Para aqueles que não conhecem a história ou não se recordam, eventualmente Lee foi expulsa do grupo por Baptista – que assinou um contrato com a gravadora Polydor por conta própria, ou seja, sem incluir os outros integrantes, visto que os executivos da companhia queriam lançá-la em carreira solo. E foi a partir daí que ela ascendeu a uma fama esplêndida e muito maior que poderia ter imaginado – consagrando-se como uma vanguardista inata em 1975, com o lançamento de ‘Fruto Proibido’, realizado em parceria com a banda Tutti Frutti. Com apenas 37 minutos de duração, a obra se tornou um marco na história do rock brasileiro e influenciou todas as gerações que se seguiriam depois – guiadas pelo desmembramento sônico da faixa-título, de “Agora só Falta Você” e “Esse Tal de Roque Enrow”, apenas para citar algumas.
Mas isso não é tudo.
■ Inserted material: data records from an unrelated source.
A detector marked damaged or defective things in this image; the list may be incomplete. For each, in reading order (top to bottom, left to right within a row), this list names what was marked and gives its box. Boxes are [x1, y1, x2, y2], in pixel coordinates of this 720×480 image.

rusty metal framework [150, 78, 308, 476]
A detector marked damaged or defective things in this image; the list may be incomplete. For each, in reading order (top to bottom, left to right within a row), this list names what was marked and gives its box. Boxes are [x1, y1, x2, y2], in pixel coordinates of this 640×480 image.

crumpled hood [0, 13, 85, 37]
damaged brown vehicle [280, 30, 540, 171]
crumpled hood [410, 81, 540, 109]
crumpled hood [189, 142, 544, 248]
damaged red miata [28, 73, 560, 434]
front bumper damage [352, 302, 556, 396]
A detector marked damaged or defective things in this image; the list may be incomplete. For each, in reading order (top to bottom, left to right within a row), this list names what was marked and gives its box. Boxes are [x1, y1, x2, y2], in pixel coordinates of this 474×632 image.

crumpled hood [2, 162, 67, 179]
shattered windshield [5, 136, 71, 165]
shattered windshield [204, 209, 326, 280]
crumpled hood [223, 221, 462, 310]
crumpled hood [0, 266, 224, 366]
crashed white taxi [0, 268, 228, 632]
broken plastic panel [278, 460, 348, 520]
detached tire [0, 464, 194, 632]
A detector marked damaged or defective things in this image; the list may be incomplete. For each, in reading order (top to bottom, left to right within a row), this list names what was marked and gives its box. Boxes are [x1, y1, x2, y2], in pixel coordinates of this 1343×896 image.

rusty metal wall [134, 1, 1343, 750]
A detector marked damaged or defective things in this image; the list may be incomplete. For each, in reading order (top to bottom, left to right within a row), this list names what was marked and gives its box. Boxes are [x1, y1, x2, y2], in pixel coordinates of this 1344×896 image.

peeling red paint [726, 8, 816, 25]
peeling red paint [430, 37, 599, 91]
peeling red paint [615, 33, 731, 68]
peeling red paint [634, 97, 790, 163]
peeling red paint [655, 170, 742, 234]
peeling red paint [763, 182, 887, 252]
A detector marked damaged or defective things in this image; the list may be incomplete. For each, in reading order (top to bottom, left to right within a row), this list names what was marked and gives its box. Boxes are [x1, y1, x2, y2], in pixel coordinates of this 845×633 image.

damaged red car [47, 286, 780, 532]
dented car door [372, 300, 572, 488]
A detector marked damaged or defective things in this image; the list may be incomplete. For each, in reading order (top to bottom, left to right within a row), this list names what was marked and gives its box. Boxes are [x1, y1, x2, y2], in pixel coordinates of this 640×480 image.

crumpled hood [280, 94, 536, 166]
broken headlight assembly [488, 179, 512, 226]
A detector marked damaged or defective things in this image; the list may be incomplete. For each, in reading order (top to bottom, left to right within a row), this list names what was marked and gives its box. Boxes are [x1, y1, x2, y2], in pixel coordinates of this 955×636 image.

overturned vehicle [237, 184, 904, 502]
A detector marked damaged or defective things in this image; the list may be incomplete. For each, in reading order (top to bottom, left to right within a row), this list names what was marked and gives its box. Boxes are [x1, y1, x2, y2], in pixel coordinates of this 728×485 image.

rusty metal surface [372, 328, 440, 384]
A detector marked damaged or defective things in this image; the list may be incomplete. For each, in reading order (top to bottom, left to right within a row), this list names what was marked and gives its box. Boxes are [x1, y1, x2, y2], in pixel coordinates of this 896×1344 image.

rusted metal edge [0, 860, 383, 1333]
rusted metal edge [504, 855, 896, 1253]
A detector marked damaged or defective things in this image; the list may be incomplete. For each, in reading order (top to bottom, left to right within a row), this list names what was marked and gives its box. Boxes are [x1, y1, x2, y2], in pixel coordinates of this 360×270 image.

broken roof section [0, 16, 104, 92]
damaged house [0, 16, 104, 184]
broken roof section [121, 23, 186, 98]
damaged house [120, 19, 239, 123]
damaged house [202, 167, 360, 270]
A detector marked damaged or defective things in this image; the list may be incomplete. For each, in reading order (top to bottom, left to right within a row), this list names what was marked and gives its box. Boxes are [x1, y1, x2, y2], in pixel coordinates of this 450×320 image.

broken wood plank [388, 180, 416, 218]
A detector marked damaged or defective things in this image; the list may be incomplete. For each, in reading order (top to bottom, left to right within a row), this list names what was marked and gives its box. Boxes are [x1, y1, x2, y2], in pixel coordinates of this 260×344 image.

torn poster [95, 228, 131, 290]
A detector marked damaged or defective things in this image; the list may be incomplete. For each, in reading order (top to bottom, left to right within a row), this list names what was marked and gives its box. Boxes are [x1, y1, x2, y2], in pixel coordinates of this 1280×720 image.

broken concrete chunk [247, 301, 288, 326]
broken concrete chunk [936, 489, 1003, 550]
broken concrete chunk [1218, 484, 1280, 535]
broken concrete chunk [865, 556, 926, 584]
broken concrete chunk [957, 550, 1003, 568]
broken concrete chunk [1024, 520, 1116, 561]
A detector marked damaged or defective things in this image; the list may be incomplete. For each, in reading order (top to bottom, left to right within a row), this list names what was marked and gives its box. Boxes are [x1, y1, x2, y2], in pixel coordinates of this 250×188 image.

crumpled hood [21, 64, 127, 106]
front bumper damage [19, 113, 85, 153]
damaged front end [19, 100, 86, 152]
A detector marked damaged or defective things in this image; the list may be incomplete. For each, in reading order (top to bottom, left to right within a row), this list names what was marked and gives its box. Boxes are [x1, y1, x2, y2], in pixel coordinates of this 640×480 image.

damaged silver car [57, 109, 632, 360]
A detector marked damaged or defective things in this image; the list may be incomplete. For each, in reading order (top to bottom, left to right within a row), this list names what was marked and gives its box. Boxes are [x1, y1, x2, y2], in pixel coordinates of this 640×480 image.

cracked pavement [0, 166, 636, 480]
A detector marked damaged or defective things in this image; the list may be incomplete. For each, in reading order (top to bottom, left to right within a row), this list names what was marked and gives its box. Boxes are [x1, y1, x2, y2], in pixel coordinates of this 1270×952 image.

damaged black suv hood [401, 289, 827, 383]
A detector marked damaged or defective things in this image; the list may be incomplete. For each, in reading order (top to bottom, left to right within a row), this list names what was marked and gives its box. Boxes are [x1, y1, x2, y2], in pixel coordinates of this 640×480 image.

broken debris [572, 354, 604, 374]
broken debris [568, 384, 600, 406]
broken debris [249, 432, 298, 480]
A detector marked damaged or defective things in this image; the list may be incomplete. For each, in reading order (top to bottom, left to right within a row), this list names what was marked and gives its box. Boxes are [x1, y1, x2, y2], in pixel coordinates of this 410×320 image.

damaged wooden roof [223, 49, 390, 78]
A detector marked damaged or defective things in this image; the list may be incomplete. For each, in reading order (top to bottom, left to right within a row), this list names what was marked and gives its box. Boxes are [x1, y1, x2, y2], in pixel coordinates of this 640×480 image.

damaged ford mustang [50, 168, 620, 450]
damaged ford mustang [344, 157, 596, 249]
A importância de Rita não se limitou apenas à música, mas a uma configuração complexa de como ela se inseriria dentro da sociedade: ao longo de sua carreira, temos canções que falam sobre empoderamento feminino e o papel fundamental da mulher como parte da engrenagem democrática; sexo; drogas; irreverência e rebeldia; entre muitos outros temas. De um lado, “Ovelha Negra” preza por uma libertação identitária, dizendo que está tudo bem em não pertencer a algum lugar – uma hora ou outra, você vai se encontrar; de outro, “Amor & Sexo” traz o melhor da MPB à tona em uma cândida melodia que utiliza metáforas certeiras sobre o que significa amar e o que significa o desejo carnal – ambos necessários para qualquer pessoa. É notável como esse movimento de vai e vem é constante em seus discos e singles – e é isso que nos encanta.
Ativista ferrenha, Lee emprestou sua voz para lutar por causas importantes, vivendo sob a Ditadura Militar que acometeu o Brasil por mais de duas décadas e fazendo questão de aporrinhar o autoritário e repressor Estado que dominava o país. E ela se manteve em militância até nos dizer adeus, recusando-se a falar com meias palavras e dando todas as cartas do jogo para se fazer entender. Ora, Rita foi até mesmo presa por um ano e teve de pedir permissão para poder sair de casa e fazer seus shows.
Sua visão crítica sobre o país em que morava e sobre o próprio mundo perduraria por anos a fio, garantindo que fosse centro de polêmicas inexplicáveis que aterrorizavam os conservadores e retrógrados. É só nos lembrarmos da controversa narrativa de “Obrigado Não”, que integrou seu álbum ‘Santa Rita de Sampa’, de 1997. A canção faz questionamentos sobre legalização da maconha, do exacerbado maniqueísmo nacional, da ditadura, das falácias dos políticos – que posam como perguntas retóricas, visto que as respostas já conhecemos. E ela nunca deixaria que forças externas a impedissem de ser quem bem quisesse – ciente de que tem defeitos e qualidades e que não é melhor que ninguém (apenas alguém que tem uma perspectiva diferente dos outros).
Os fios entremeados do legado de Rita Lee vão de Gilberto Gil e Tim Maia a Pitty e NX Zero. Sua importância atravessa gerações e é revisitada ou redescoberta ano após ano; não é surpresa que sua partida deixará muitas saudades, mas, como ela bem disse, está “de alma presenta no céu, tocando minha autoharp e cantando para Deus: ‘thank you, Lord, finally sedated’”.